Minute prend le relais, et publie une suite d’entretiens (sur l’immigration, la politique familiale, la préférence nationale, la culture et la fiscalité) où les mêmes questions sont posées simultanément à trois personnalités adhérant aux mêmes valeurs d’extrême droite bien que d’étiquettes politiques diverses : Pierre Bernard (MPF), Jacques Myard (RPR) et Jean-Yves Le Gallou (FN) le 30/07. Louis de Froissard de Broissia (RPR), Catherine Nicolas (RPR) et Bruno Gollnisch (FN) le 06/08. Jean Ueberschlag (RPR), Alain Griotteray (UDF) et Samuel Maréchal (FN) le 13/08. Jean-Paul Hugot (RPR), François Guillaume (RPR) et Yvan Blot (FN) le 20/08. Philippe Briand (RPR), Guy Tessier (UDF) et Jean-Claude Martinez (FN), le 27/08. L’hebdomadaire prend plaisir à mettre en page la modération des propos des dirigeants FN par rapport à la surenchère de certains responsables de la majorité présidentielle. Par exemple, dans le numéro du 6 août consacré à la politique familiale, Bruno Gollnisch se fait tirer l’oreille pour évoquer "la révision complète du code de la nationalité et la suppression des naturalisations automatiques", tandis que Catherine Nicolas s’empresse de déclarer : "Je suis totalement contre la proposition socialiste de plafonner les allocations familiales, car ce sont encore les familles qui font des enfants et qui font que la France restera la France avec Français — et loin de moi tout propos raciste — (...) Il aurait été préférable de fiscaliser les allocations familiales, parce que ceux qui touchent et qui ne travaillent pas — vous voyez de qui je veux parler — s’en sortent encore très bien".
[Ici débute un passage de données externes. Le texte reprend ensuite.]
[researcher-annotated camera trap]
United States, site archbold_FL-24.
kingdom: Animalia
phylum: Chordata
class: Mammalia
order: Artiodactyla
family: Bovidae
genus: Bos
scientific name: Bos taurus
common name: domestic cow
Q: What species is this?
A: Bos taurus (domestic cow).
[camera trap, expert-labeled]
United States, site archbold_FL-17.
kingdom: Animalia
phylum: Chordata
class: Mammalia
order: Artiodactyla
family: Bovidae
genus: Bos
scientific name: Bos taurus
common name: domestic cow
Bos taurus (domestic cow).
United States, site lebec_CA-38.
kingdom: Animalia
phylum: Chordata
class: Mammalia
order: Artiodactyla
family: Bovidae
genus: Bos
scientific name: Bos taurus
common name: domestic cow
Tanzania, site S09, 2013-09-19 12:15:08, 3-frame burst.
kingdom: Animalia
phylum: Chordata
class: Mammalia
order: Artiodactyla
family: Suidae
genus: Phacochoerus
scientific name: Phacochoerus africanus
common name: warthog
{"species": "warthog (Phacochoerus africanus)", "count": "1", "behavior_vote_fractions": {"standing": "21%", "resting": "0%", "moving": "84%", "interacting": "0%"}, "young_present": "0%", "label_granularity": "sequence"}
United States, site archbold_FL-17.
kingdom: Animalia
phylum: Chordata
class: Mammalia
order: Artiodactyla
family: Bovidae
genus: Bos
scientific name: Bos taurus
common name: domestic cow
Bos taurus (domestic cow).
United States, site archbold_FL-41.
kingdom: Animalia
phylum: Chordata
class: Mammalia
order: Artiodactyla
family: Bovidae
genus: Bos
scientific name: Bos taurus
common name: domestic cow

La réaction des partis politiques concernés est immédiate. Le CNI, donne mandat à Olivier d’Ormesson pour "prendre tous contacts nécessaires à la constitution d "une union de la droite (...) consolider [notre] alliance avec le MPF de De Villiers, et l’élargir avec éclat à d’autres forces politiques susceptibles de rendre aux Français confiance dans une droite rénovée et porteuse d’espérance". À Démocratie libérale, Alain Madelin et Hervé Novelli proposent deux thèmes de travail pour la rentrée : l’immigration et la réforme du code de la nationalité. Au RPR, tout en se posant en adversaire résolu d’une alliance avec le FN, Philippe Seguin envoie Nicolas Sarkozy faire un tour de France des fédérations avec pour mission de recueillir l’opinion des militants sur la situation politique en général et sur l’attitude à adopter à l’égard du FN en particulier.

De son côté, pour animer le débat interne au parti néo-gaulliste, Jacques Godfrain, interrogé par Minute (20/08/97) sur le projet d’un grand parti RPR, UDF, CNI, MPF, explique : "Je n’ai aucun état d’âme vis-à-vis de tous ceux qui combattent le socialisme (...) Je dis bien tous, à condition qu’il n’y ait pas d’alliance objective avec les socialistes. On se comprend ?" Certainement, puisque Minute lance, auprès de ses lecteurs, une opération de recours en annulation de la circulaire Chevènement sur les régularisations. En Gironde, une douzaine de conseillers généraux UDF-RPR s’y sont joints.